**Selected extract**

------------------------------------------------

Moreover, it is possible for the control system to comprise a memory, in which for different pH values in each case a relation for the electrical conductivity of the washing liquid as a function of the density of the washing liquid is stored, wherein the control system is configured for determining the pH value of the washing liquid on the basis of the values determined for the density and the electrical conductivity of the washing liquid and the stored functions. In particular for pH values that are applied in air scrubbers, such as pH values less than 3 or even less than 2, it has been found that the graphs of the functions for each pH value do not touch or intersect each other, i.e. at each input value for the density and function value for the conductivity there is an unambiguous pH value. After the values for the density and the conductivity have been calculated on the basis of the measured process variables, the control system is able to determine the pH value. For example, the relationship between the density and the conductivity is stored in the memory of the control system in the form of a table, graph or function. The control system is then able for example to look up the pH value in the table and/or calculate it with the function.

In one embodiment according to the invention, the control system is configured for comparing the pH value determined for the washing liquid with a preset pH value (limit value), and for supplying concentrated acid from the acid reservoir to the washing liquid reservoir on the basis of this comparison. The limit value may for example be entered manually into the control system by a user, or be determined by the control system on the basis of the acid used and/or other variables. As already explained above, the pH value of the washing liquid increases owing to the dissolution of ammonia therein. For effective operation of the air scrubber it is desirable for the pH value of the washing liquid to remain lower than the preset pH value. The pH value is, according to this embodiment of the invention, for example determined continuously or periodically and compared with the preset pH value, which forms a limit value. If the control system establishes, on the basis of the comparison, that the pH value of the washing liquid has reached the limit value, the control system controls the valve device to supply concentrated acid from the acid reservoir to the washing liquid reservoir, so that the pH value of the washing liquid goes down and the solubility of ammonia is restored.

It is preferable, according to the invention, for the process variable that is representative of the density of the washing liquid and the process variable that is representative of the electrical conductivity of the washing liquid to be measurable directly on the washing liquid. The sensors of the acidity determination system, which measure the process variables, may be in contact with the washing liquid during use. These process variables can be measured easily and accurately, so that the pH value can be determined reliably.

Various process variables are possible according to the invention, and the process variables can be measured according to the invention in a plurality of ways and/or with different sensors. For example, the sensors of the acidity determination system comprise a pressure sensor for measuring the pressure in a liquid column of the washing liquid and a level sensor for measuring a filling level of this liquid column of the washing liquid, wherein the control system is configured for determining values for the density of the washing liquid on the basis of the measured pressure and measured filling level. The liquid column may be formed by the washing liquid in the washing liquid reservoir. Preferably, however, the liquid column is measured in a separate measuring reservoir, for example a measuring tube that is more than 2 meters high, in which the washing liquid from the washing liquid reservoir or the pipe system is received. The level sensor then measures the height of the liquid column, whereas the pressure sensor measures the pressure at the bottom of this liquid column. Determination of the density in this way is quick, easy, accurate and reliable. It is, however, also possible for the sensors of the acidity determination system to comprise a density sensor for directly measuring the density of the washing liquid in the washing liquid reservoir. Density sensors of this kind are known per se.

------------------------------------------------

**Aim A**
In the air scrubber text, starting with "It is preferable, according" and going on through "be determined reliably.", rename "washing liquid" to "scrubbing liquid" wherever it occurs and give the passage again.
The air scrubber text has no connection to the entries.

------------------------------------------------

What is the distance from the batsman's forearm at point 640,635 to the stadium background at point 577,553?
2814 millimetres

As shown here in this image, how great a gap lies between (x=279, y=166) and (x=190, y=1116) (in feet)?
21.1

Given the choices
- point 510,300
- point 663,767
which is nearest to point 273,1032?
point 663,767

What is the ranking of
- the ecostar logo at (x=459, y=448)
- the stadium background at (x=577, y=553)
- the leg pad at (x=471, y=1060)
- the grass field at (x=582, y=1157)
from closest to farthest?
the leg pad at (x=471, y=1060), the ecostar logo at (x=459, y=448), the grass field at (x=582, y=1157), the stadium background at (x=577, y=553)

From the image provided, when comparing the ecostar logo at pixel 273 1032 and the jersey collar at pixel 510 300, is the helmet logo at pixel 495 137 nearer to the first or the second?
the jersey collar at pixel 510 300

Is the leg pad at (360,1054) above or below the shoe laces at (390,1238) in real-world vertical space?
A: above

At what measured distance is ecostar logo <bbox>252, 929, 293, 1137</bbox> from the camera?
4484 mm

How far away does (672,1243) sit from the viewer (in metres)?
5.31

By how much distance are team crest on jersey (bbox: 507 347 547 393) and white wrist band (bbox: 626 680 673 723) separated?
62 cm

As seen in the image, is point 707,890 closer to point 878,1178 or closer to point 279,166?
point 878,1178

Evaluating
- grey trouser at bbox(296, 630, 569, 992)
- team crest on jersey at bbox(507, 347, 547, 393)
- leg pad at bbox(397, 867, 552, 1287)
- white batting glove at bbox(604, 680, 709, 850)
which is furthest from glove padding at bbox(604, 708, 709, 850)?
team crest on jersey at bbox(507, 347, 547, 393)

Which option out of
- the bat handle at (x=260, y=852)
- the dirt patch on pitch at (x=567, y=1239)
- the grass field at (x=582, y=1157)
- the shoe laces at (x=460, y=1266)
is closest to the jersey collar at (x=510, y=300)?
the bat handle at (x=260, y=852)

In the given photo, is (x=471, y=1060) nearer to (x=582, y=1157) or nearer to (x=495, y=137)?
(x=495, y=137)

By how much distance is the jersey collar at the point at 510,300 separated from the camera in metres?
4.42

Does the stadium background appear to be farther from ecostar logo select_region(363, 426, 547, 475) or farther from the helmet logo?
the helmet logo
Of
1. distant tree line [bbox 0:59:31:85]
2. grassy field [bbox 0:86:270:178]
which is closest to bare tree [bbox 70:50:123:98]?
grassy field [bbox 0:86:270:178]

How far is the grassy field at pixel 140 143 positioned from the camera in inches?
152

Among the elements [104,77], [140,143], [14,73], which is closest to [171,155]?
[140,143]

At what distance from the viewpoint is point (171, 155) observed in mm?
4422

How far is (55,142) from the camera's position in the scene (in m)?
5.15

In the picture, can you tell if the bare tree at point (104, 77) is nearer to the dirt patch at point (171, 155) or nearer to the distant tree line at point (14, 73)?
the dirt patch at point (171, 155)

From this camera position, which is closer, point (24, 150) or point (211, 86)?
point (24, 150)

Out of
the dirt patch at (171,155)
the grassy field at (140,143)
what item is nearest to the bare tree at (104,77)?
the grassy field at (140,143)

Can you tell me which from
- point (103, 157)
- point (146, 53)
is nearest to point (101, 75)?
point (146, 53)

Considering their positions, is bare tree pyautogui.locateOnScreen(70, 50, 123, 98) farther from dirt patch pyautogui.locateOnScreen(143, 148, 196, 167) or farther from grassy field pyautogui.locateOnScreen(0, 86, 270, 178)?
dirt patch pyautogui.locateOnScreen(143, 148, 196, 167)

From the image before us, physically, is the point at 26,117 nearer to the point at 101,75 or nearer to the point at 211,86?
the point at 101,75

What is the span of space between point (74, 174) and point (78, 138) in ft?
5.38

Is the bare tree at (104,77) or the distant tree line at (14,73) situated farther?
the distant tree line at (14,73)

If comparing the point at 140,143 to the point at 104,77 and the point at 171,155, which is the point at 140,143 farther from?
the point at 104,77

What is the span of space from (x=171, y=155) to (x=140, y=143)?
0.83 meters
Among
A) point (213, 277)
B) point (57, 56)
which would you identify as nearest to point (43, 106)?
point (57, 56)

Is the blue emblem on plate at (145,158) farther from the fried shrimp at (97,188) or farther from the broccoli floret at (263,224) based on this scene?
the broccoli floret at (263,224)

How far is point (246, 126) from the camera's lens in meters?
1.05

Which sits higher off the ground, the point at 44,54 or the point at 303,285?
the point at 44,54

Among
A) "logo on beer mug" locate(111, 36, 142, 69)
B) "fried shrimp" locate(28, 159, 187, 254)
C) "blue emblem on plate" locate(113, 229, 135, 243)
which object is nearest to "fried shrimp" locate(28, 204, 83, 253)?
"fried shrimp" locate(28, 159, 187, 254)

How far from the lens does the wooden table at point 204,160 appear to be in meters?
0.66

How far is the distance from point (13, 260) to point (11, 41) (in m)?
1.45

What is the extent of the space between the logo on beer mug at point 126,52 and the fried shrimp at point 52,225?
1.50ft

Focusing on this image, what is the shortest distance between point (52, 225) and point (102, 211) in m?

------------------------------------------------

**Aim B**
Pick out every line of the entries that holds the string "nearest" and copy each one. Case counts.

**Expected output A**
It is preferable, according to the invention, for the process variable that is representative of the density of the scrubbing liquid and the process variable that is representative of the electrical conductivity of the scrubbing liquid to be measurable directly on the scrubbing liquid. The sensors of the acidity determination system, which measure the process variables, may be in contact with the scrubbing liquid during use. These process variables can be measured easily and accurately, so that the pH value can be determined reliably.

**Expected output B**
which is nearest to point 273,1032?
what item is nearest to the bare tree at (104,77)?
is nearest to point (101, 75)?
which would you identify as nearest to point (43, 106)?
which object is nearest to "fried shrimp" locate(28, 204, 83, 253)?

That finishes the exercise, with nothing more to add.